When the National Spanish Narrative Prize firework display got under way, all that were missing to the novel were the finishing touches. That was before the writer was acclaimed. And the blessings of the subsidies be on you, the Igartza grant. It’s hard to love civil servants, but thanks to Elorriaga, we get fond of Matias Malandar. He goes from house to house with his trusty tape recorder recording peoples’ lives on tape. There’s the Prison Secretary who reduces a convict’s sentence to a quarter the original, the one about the person whose gambling pushed them to sell their bath. During all of this, he carries on talking to the anarchist who runs a ball through his fingers. And he imagines his life every time he runs into a woman at the toilet door. In an Idus world, spaghettis commit suicide by jumping off a plate, bees are leaders and rain-coats can be very intimidating. There’s a lot to SP. More from irony and play. And it’s got a democratic name. Those who went to one of his talks decided that “Hiztegiak eta Hilerriak” (Dictionaries and Cemeteries) wasn’t on and that the name should be “Van Hoffen ilea” (Van Hoff’s hair).

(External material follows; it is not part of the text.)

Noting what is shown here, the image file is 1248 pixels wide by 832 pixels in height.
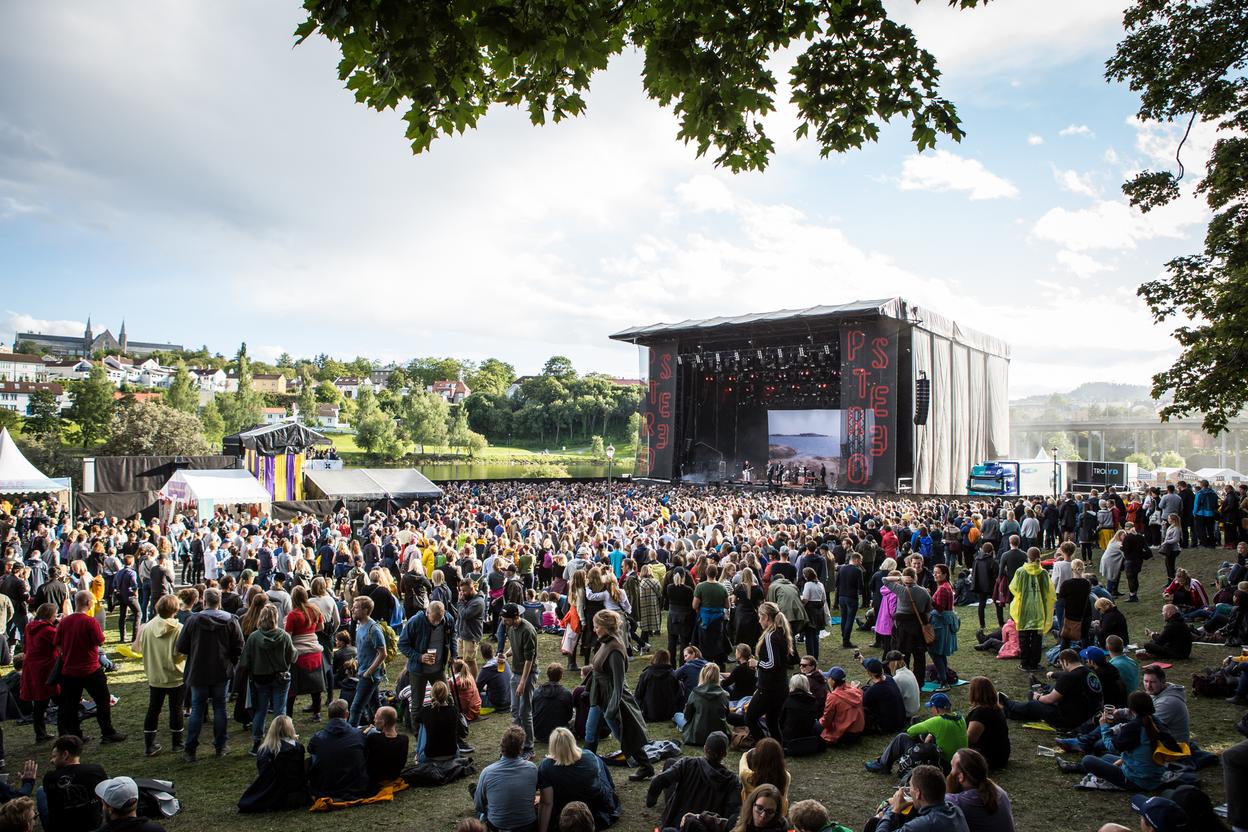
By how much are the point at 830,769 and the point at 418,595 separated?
411cm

The biggest seller this Spring.

hurrengoa

deserriko karrikak

mikel ibarguren · susa poesia

One of those to debut at The Durango Basque Book and Music Fair was Ibarguren's second collection of poetry. Poems, on the poet's life. On exile, distant and absence. Straight to the point. The poet speaks of the life of a political refugee: the physical and mental barriers. He looks for the traces of a lover's lips on cigarette butts. In used beds and mugs. He wants to hear her voice destroying songs, every time he hears the melody he waits for the tuneless voice to burst into song. Every street of his exile is a kiss, a quickly-given shaking caress. And the journey ends at Carrefour des Evades, the crossroads of those on the run.